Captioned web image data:

::::::

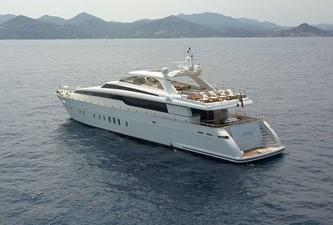 PETRUS II  2007 SANLORENZO 108 @ Viareggio 2 PETRUS II  2007 SANLORENZO 108 @ Viareggio 2007 SANLORENZO SL108 Motor Yacht Yacht MLS #99318 2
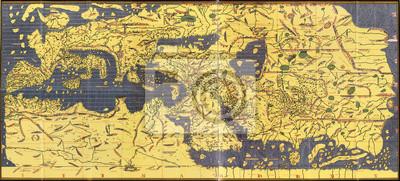 Arabic old map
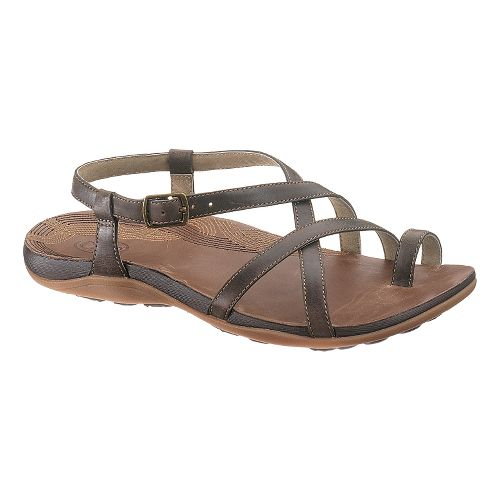 Womens Chaco Dorra Sandals Shoe - Dark Earth 9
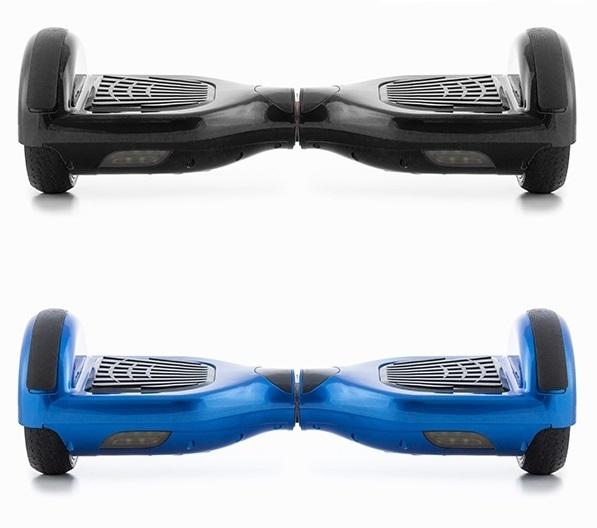 Innovagoods Elektrisk hooverboard
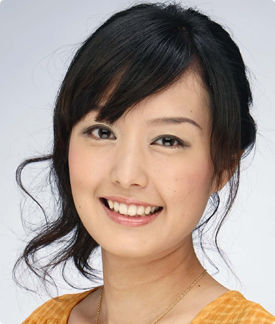 松岡茉優、体調不良で番組欠席 心配の声相次ぐ
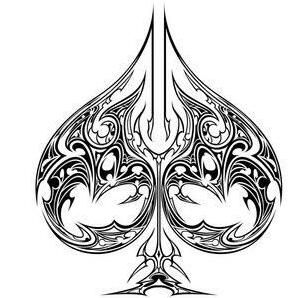 297x298 Ace Of Spades Drawing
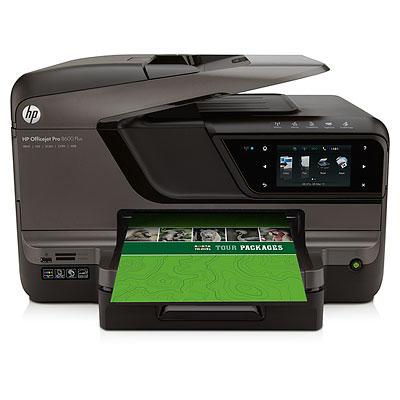 Printer InkJet Multifungsi Terbaik
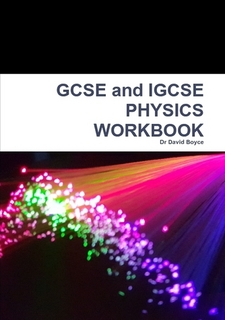 GCSE and Igcse Physics Workbook - David Boyce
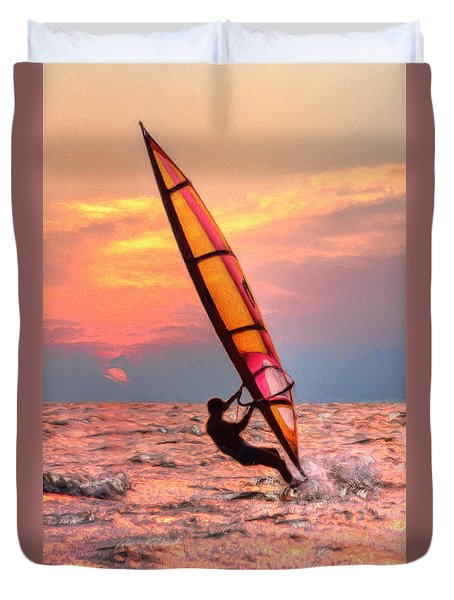 Windsurfing At Sunrise Duvet Cover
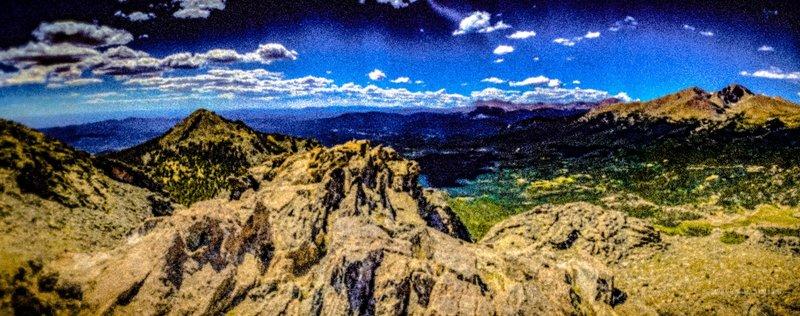From the top of Twin Sisters looking southwest towards Longs Peak.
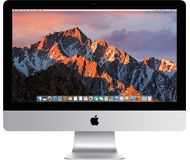 "Моноблок Apple iMac 21.5"" [MMQA2] i5-2.3GHz/8Gb/1Tb HDD/Iris Plus 640"
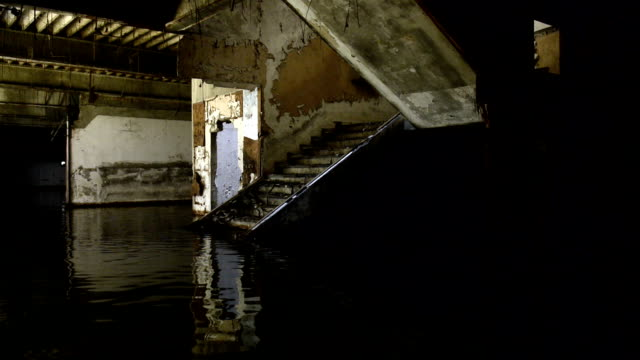 Empty Abandoned Flooded Building Interior video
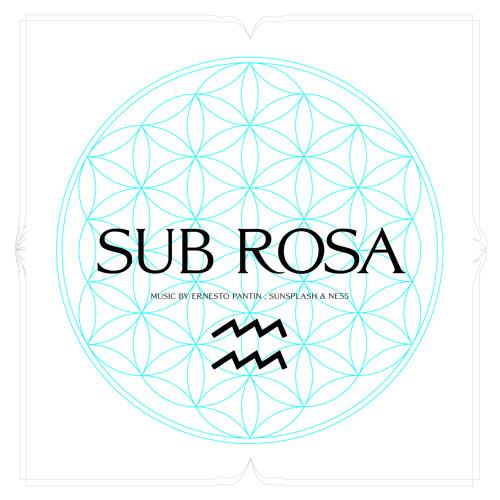 Sub Rosa - body high (feat. Ne55)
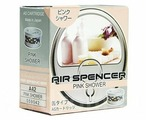 Eikosha Ароматизатор для автомобиля Air Spencer A-42, Pink Shower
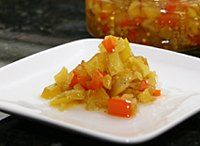 How to Make Classic Chow-Chow (Southern Green Tomato Relish)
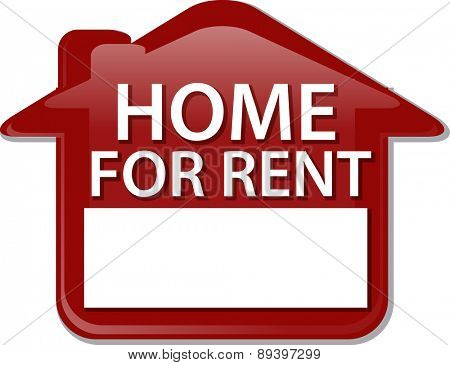 Illustration concept clipart for rent sign house renting vector poster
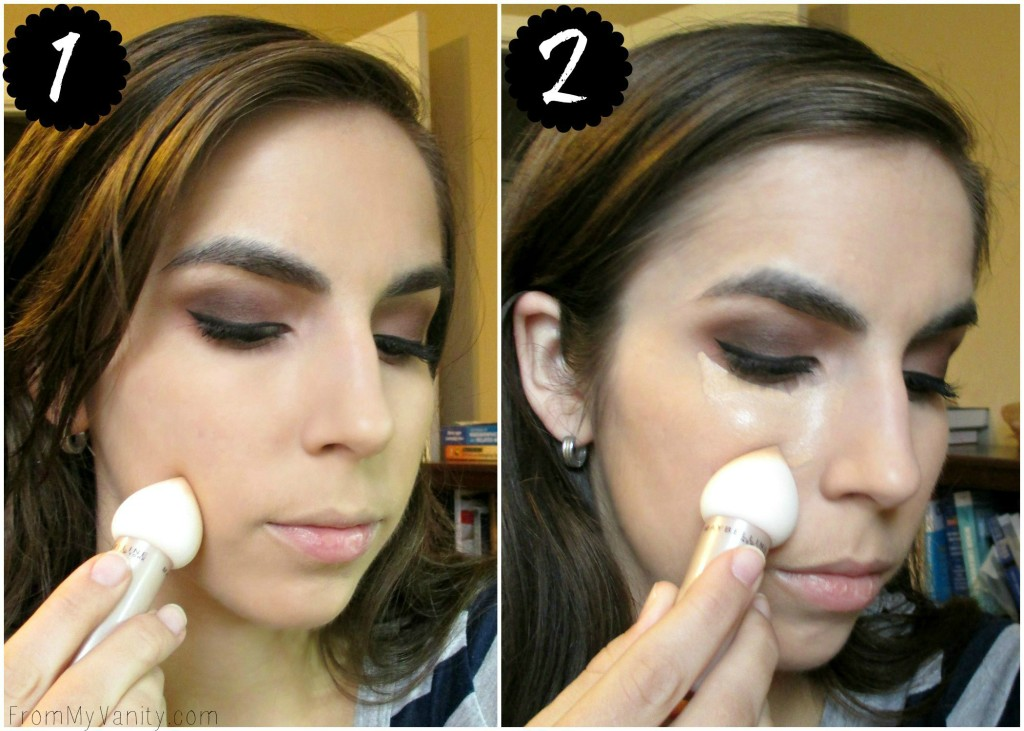 How to Contour for Beginners // Step-by-Step Tutorial // Foundation and Concealer // FromMyVanity.com
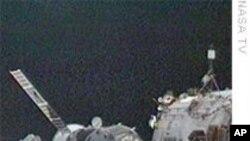 Шаталот Ендевор заминува од Меѓународната вселенска станица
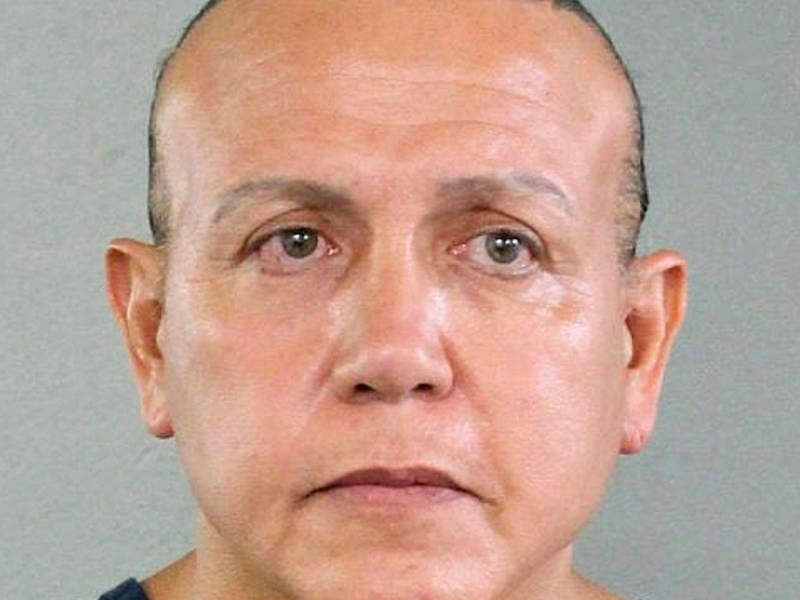 Mail Bomber Cesar Sayoc Pleads Guilty, Feds Say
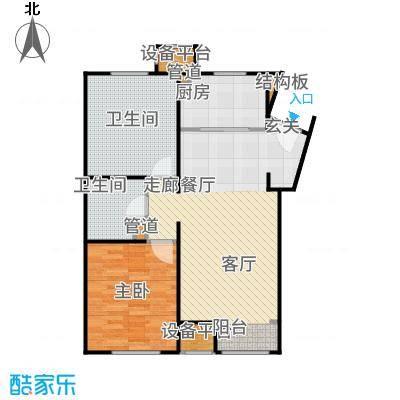 润西山·B组团95.00㎡D1户型2室2厅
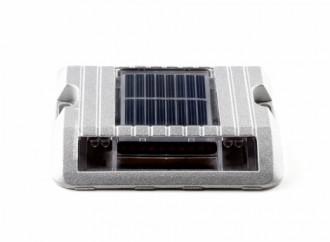 Plot lumineux solaire de bordure - Devis sur Techni-Contact.com - 4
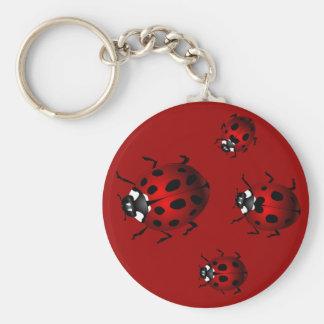 Ladybug Art Keychain Bug Keepsake Ladybug Gifts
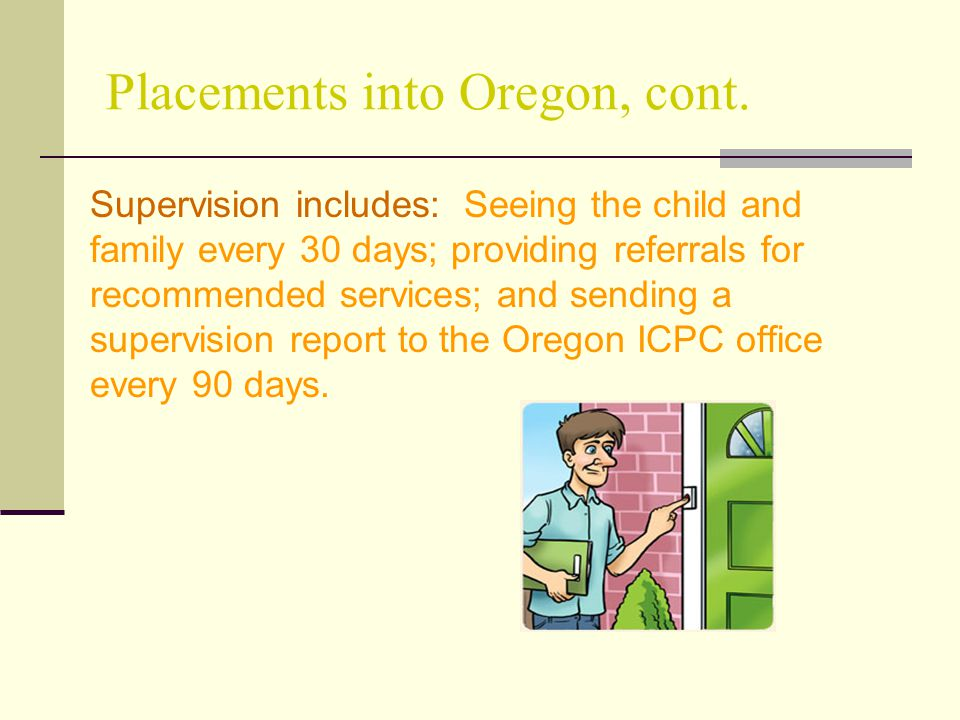 Placements into Oregon, cont.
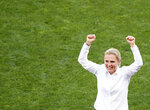Netherlands coach Sarina Wiegman celebrates at the end of the Women's World Cup quarterfinal soccer match between Italy and the Netherlands, in Valenciennes, France, Saturday, June 29, 2019. (AP Photo/Francois Mori)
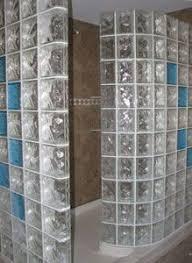 glass block bathroom designs doorless shower design glass block showers doorless shower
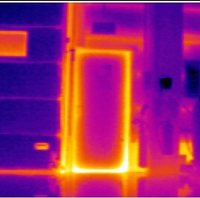 Bild Thermofotografie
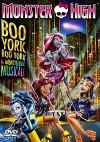 Школа Монстров: Бу-Йорк, Бу-Йорк (2015)
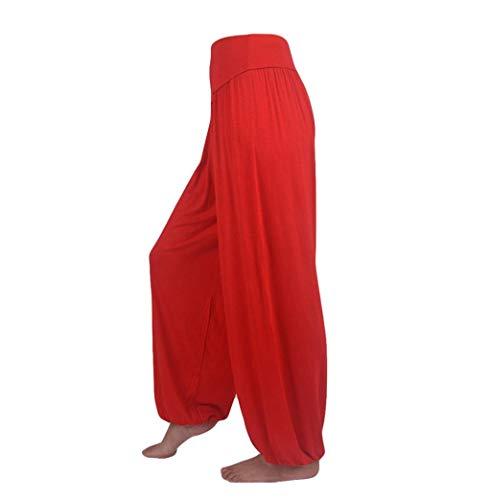 Pantalon Spandex Doux Modal Pantalon Harem Yoga Pilates Pants Lanterne Femmes SANFASHION(Rouge,M)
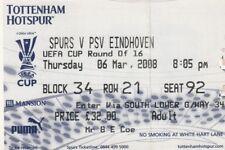 Ticket - Tottenham Hotspur v PSV Eindhoven 06.03.08 UEFA Cup
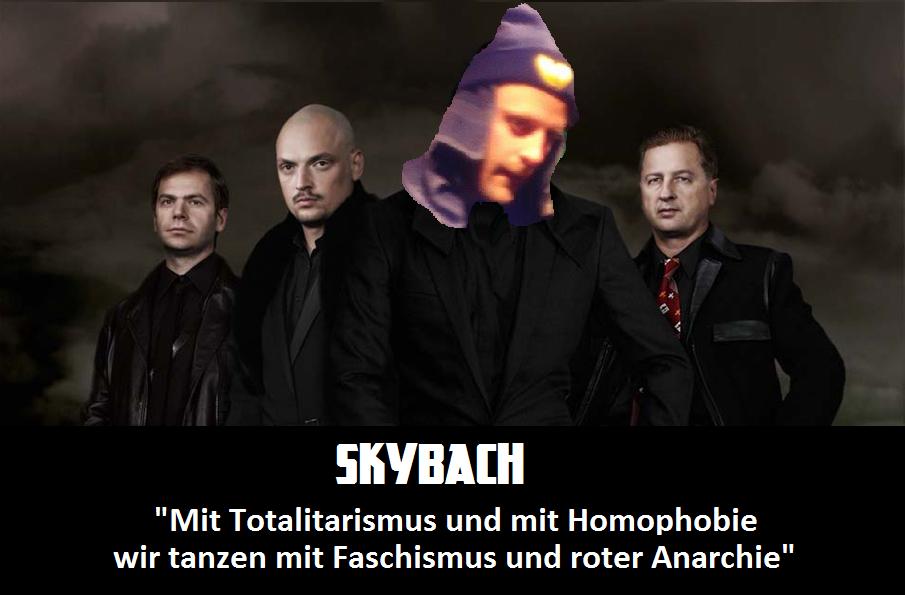 skybach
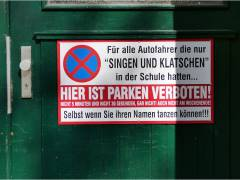 Gesehen in der Danckelmannstraße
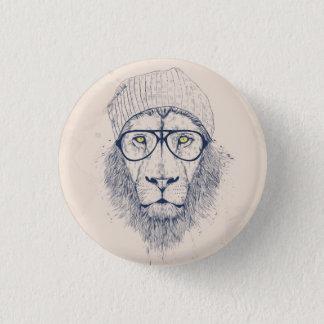 Kallt lejont mini knapp rund 3.2 cm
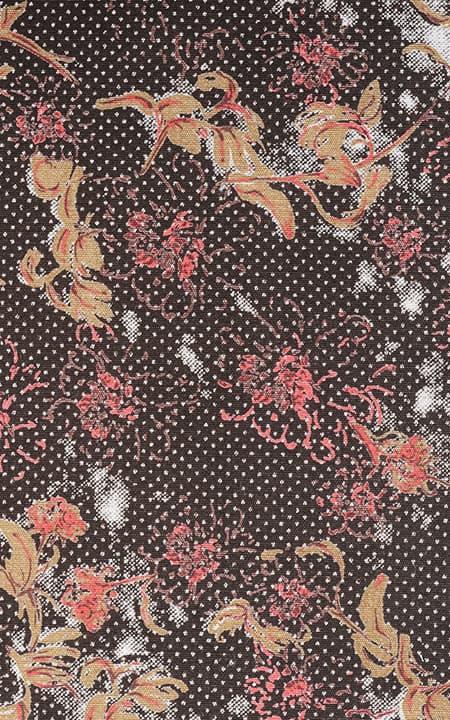 Fabric shot for Aruba Brown Floral Shirt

::::::

Work to be completed: What the reply must contain is an exact transcription of the data above and none of its pictures.

The answer:
 PETRUS II  2007 SANLORENZO 108 @ Viareggio 2 PETRUS II  2007 SANLORENZO 108 @ Viareggio 2007 SANLORENZO SL108 Motor Yacht Yacht MLS #99318 2
 Arabic old map
 Womens Chaco Dorra Sandals Shoe - Dark Earth 9
 Innovagoods Elektrisk hooverboard
 松岡茉優、体調不良で番組欠席 心配の声相次ぐ
 297x298 Ace Of Spades Drawing
 Printer InkJet Multifungsi Terbaik
 GCSE and Igcse Physics Workbook - David Boyce
 Windsurfing At Sunrise Duvet Cover
From the top of Twin Sisters looking southwest towards Longs Peak.
 "Моноблок Apple iMac 21.5"" [MMQA2] i5-2.3GHz/8Gb/1Tb HDD/Iris Plus 640"
 Empty Abandoned Flooded Building Interior video
 Sub Rosa - body high (feat. Ne55)
 Eikosha Ароматизатор для автомобиля Air Spencer A-42, Pink Shower
 How to Make Classic Chow-Chow (Southern Green Tomato Relish)
 Illustration concept clipart for rent sign house renting vector poster
 How to Contour for Beginners // Step-by-Step Tutorial // Foundation and Concealer // FromMyVanity.com
 Шаталот Ендевор заминува од Меѓународната вселенска станица
 Mail Bomber Cesar Sayoc Pleads Guilty, Feds Say
 润西山·B组团95.00㎡D1户型2室2厅
 Plot lumineux solaire de bordure - Devis sur Techni-Contact.com - 4
 Ladybug Art Keychain Bug Keepsake Ladybug Gifts
 Placements into Oregon, cont.
Netherlands coach Sarina Wiegman celebrates at the end of the Women's World Cup quarterfinal soccer match between Italy and the Netherlands, in Valenciennes, France, Saturday, June 29, 2019. (AP Photo/Francois Mori)
 glass block bathroom designs doorless shower design glass block showers doorless shower
 Bild Thermofotografie
 Школа Монстров: Бу-Йорк, Бу-Йорк (2015)
 Pantalon Spandex Doux Modal Pantalon Harem Yoga Pilates Pants Lanterne Femmes SANFASHION(Rouge,M)
 Ticket - Tottenham Hotspur v PSV Eindhoven 06.03.08 UEFA Cup
 skybach
 Gesehen in der Danckelmannstraße
 Kallt lejont mini knapp rund 3.2 cm
 Fabric shot for Aruba Brown Floral Shirt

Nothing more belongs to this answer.